Blog 091: ARM64 back from the dead — twelve compilation fixes and a minimal boot
Date: 2026-03-19 Milestone: M10 Alpine Linux
Context
ARM64 stopped compiling on 2026-03-11. Every x86_64-only feature added during
the M9.9–M10 sprint — vDSO acceleration, ktrace, MonotonicClock nanosecond
snapshots, ARP-wait TSC spin, huge pages, and the vDSO page-free in
Process::drop — widened the gap one stub at a time. By the time we returned
to look at it, cargo check --target aarch64 emitted twelve distinct errors
across six files.
The fix philosophy: stubs are fine. ARM64 doesn't need 2 MB huge-page TLB entries to boot BusyBox. It needs the same kernel code to compile, and every stub is marked with a comment explaining why it's safe.
The twelve fixes
Fix 1 — HUGE_PAGE_SIZE constant missing on ARM64
Every memory-management path that touches huge pages references
arch::HUGE_PAGE_SIZE. The constant existed in platform/x64/paging.rs (where
it was first needed) but had never been added to the ARM64 platform.
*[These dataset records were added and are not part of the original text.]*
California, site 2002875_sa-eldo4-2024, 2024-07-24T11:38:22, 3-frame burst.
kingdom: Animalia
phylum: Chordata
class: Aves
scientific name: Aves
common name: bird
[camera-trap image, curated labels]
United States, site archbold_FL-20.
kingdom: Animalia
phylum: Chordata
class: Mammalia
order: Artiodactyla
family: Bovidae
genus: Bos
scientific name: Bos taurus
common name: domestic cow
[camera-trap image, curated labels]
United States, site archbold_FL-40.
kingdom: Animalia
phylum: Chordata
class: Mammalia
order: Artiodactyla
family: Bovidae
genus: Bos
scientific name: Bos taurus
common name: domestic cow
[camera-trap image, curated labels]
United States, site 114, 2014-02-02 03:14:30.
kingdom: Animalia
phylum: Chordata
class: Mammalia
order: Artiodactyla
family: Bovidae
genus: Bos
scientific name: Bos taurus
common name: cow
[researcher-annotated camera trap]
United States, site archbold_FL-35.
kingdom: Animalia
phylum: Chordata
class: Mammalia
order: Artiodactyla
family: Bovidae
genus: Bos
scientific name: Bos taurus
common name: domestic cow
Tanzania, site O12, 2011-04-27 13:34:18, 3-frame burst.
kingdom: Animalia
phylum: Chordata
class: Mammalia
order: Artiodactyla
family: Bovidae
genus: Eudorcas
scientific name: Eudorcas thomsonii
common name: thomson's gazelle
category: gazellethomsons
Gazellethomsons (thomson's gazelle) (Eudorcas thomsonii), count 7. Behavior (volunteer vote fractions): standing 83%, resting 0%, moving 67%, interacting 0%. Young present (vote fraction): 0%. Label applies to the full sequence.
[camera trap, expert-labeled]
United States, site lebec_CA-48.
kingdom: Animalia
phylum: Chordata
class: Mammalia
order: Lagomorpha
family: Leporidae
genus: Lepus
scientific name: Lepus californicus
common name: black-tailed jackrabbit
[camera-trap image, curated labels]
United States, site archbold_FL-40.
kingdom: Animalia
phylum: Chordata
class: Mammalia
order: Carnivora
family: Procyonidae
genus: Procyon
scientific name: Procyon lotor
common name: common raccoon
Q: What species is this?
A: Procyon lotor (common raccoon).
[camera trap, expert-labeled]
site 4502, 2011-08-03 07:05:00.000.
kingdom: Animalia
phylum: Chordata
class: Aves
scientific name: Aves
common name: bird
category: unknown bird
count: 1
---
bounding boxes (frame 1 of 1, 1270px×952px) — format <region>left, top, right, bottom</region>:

#![allow(unused)] fn main() { // platform/arm64/mod.rs pub const HUGE_PAGE_SIZE: usize = 512 * PAGE_SIZE; // 2MB with 4KB granule (stub) }
Also added to the ARM64 pub use list in platform/lib.rs.
Fixes 2–7 — six huge-page stub methods on ARM64 PageTable
The kernel calls six PageTable methods unconditionally regardless of whether
the hardware used 2 MB TLB entries. None of them existed on ARM64:
| Method | Stub behaviour |
|---|---|
map_huge_user_page | Maps 512 individual 4 KB pages |
unmap_huge_user_page | Unmaps 512 individual 4 KB pages, returns base paddr |
is_huge_mapped | Always returns None (prevents huge-page code path) |
is_pde_empty | Checks if first 4 KB PTE in the 2 MB window is zero |
split_huge_page | Always returns None (nothing to split) |
update_huge_page_flags | Always returns false |
ARM64 also got lookup_paddr and lookup_pte_entry (found during compilation,
not in the original plan): both walk the 4-level page table and return the
physical address or raw PTE value.
The map/unmap stubs mean no 2 MB TLB optimization on ARM64, but all code paths compile and run correctly.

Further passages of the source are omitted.